*** Begin section ***
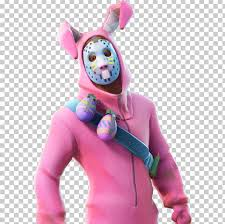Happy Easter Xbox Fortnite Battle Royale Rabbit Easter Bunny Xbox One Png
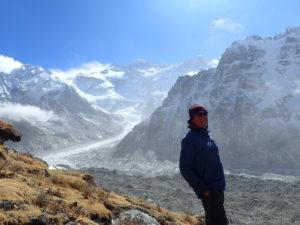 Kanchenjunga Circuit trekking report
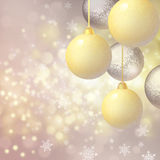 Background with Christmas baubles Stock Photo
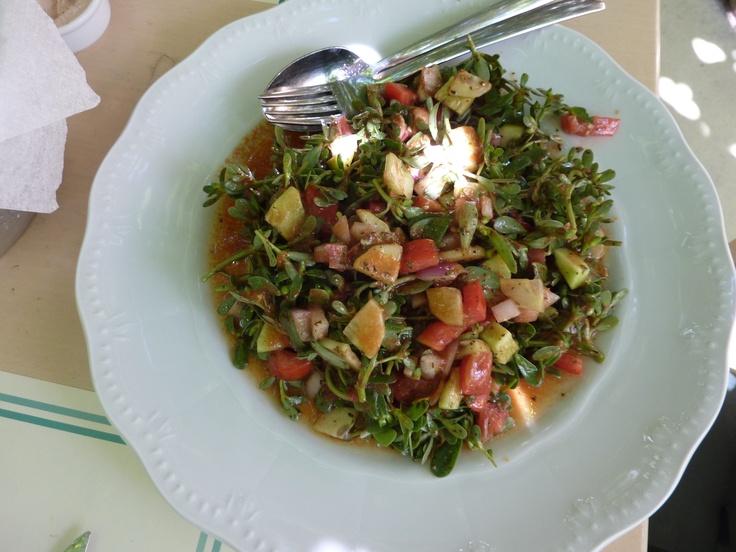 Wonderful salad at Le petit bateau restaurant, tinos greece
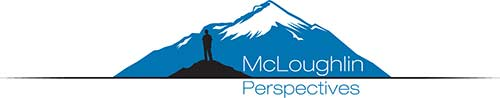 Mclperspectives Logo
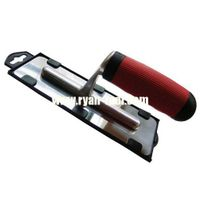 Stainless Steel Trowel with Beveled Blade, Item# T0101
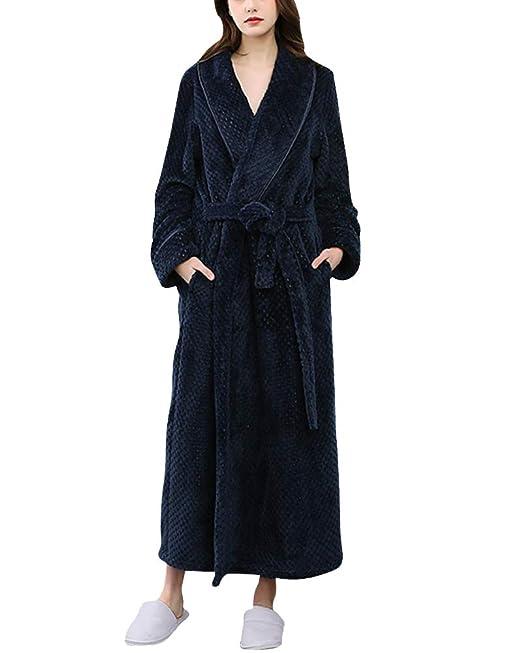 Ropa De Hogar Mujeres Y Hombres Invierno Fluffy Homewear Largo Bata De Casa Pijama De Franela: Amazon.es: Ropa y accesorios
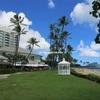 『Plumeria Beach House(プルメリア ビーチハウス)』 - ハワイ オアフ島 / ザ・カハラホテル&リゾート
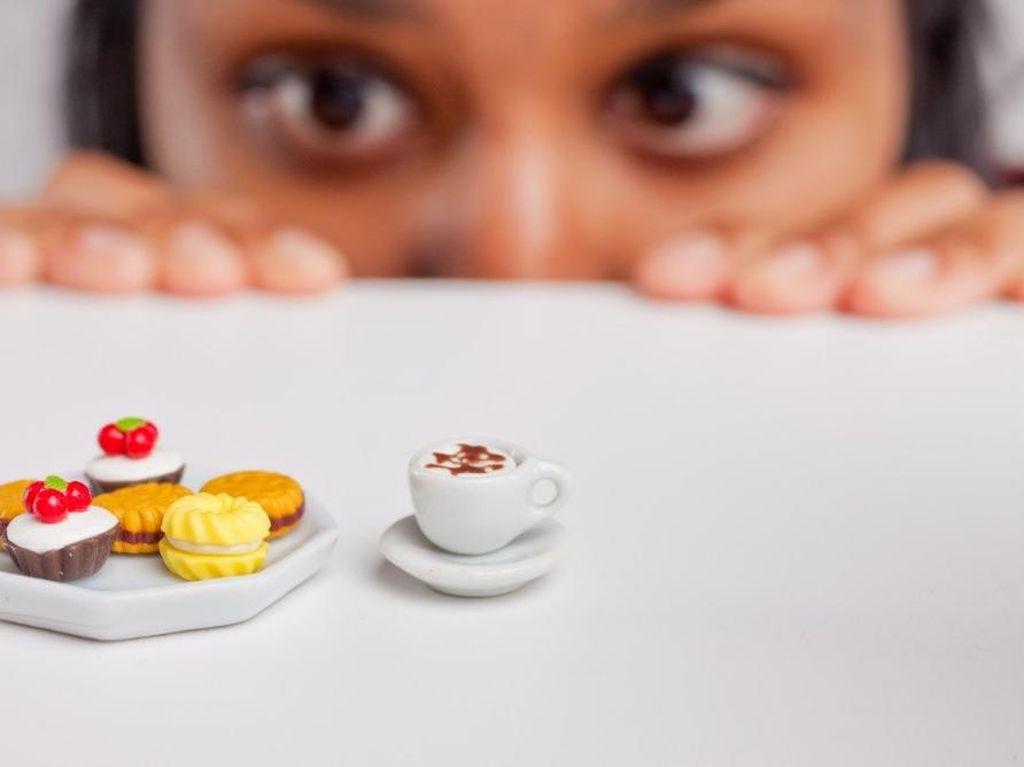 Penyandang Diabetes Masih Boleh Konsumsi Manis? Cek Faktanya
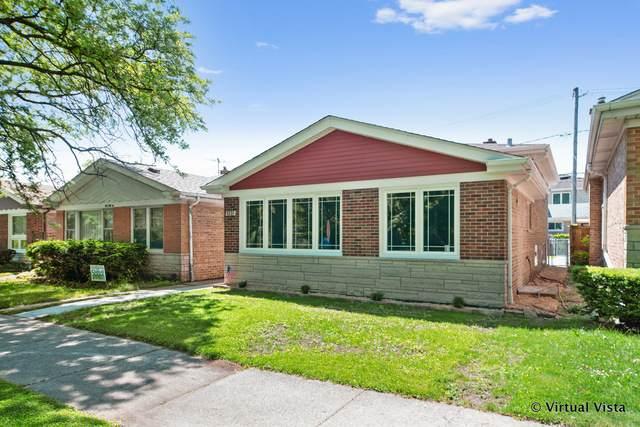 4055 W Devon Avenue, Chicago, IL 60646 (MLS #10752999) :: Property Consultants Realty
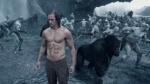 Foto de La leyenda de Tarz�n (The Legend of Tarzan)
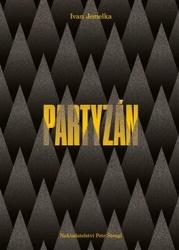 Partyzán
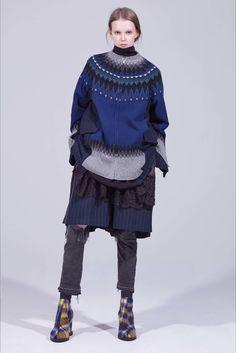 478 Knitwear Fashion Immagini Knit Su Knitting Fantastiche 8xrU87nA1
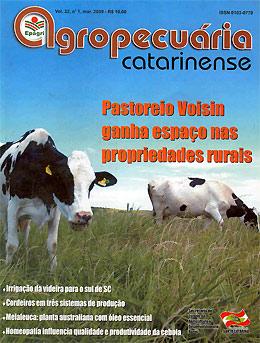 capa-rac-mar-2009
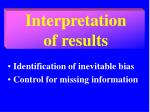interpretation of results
*** End section ***
*** Begin section ***
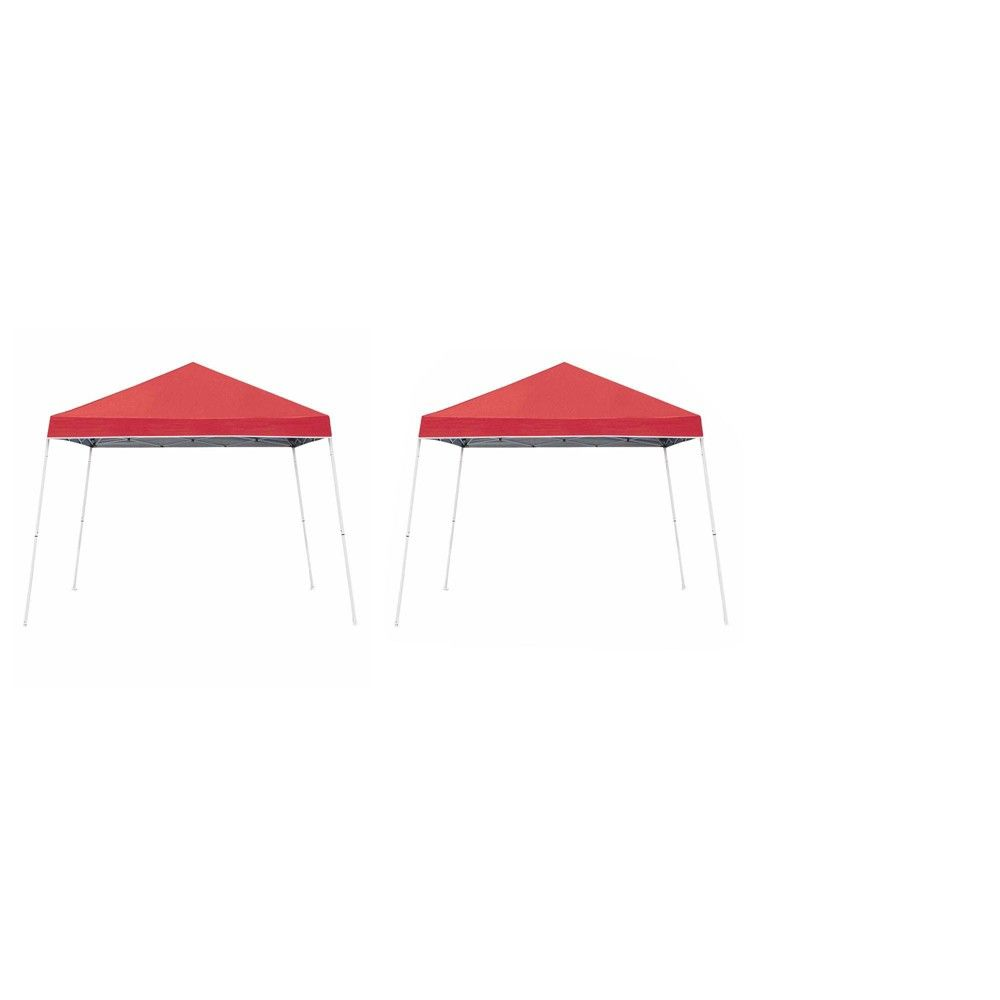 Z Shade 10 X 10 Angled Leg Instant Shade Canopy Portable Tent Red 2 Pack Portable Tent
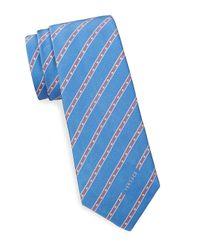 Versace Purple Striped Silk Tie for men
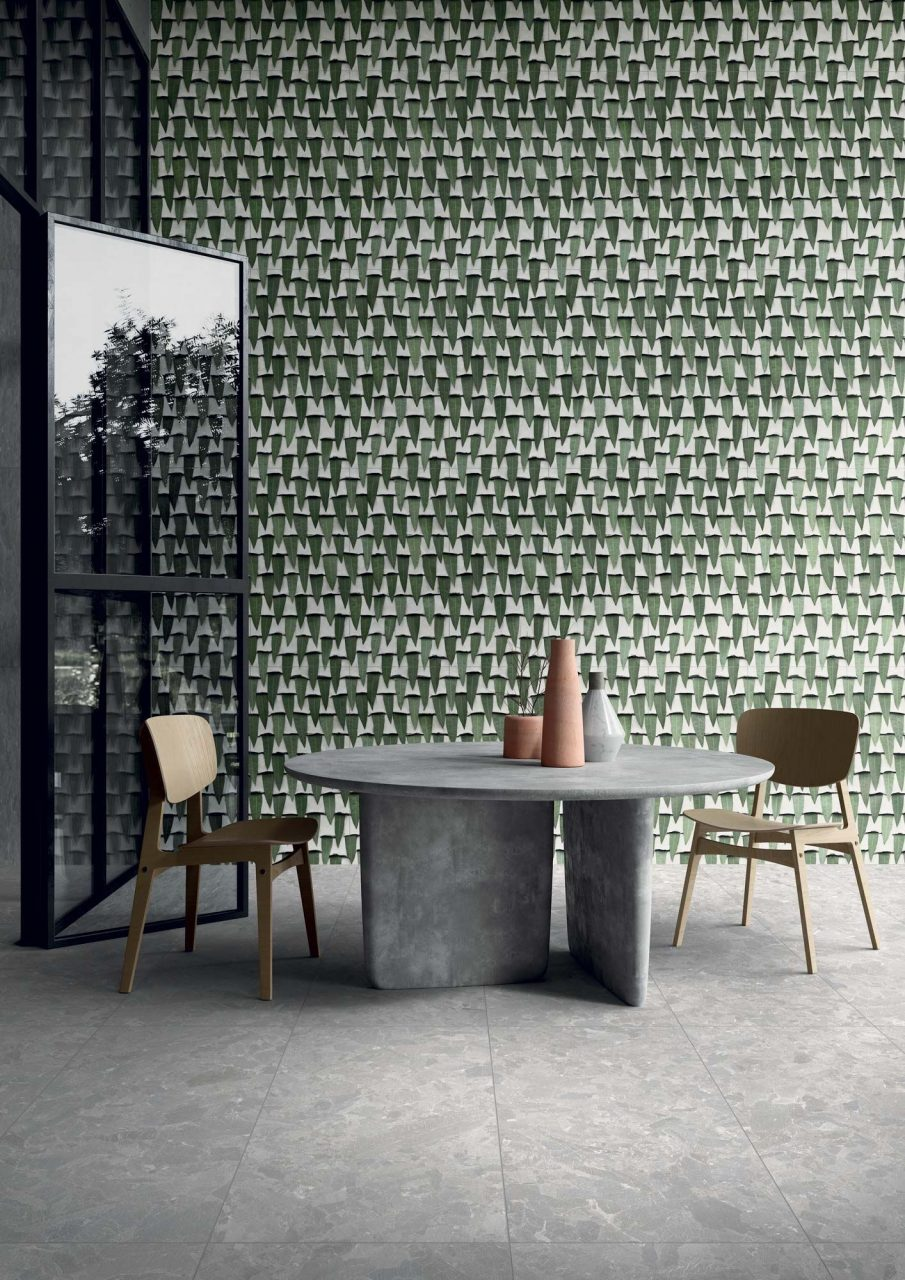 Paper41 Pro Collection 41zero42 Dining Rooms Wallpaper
*** End section ***
Your goal | Repeat only the stretch of data above that runs from the line with "Happy Easter Xbox" to the line with "Ropa De Hogar". Keep both end lines; exclude pictures.

Written answer |
Happy Easter Xbox Fortnite Battle Royale Rabbit Easter Bunny Xbox One Png
 Kanchenjunga Circuit trekking report
 Background with Christmas baubles Stock Photo
 Wonderful salad at Le petit bateau restaurant, tinos greece
 Mclperspectives Logo
 Stainless Steel Trowel with Beveled Blade, Item# T0101
 Ropa De Hogar Mujeres Y Hombres Invierno Fluffy Homewear Largo Bata De Casa Pijama De Franela: Amazon.es: Ropa y accesorios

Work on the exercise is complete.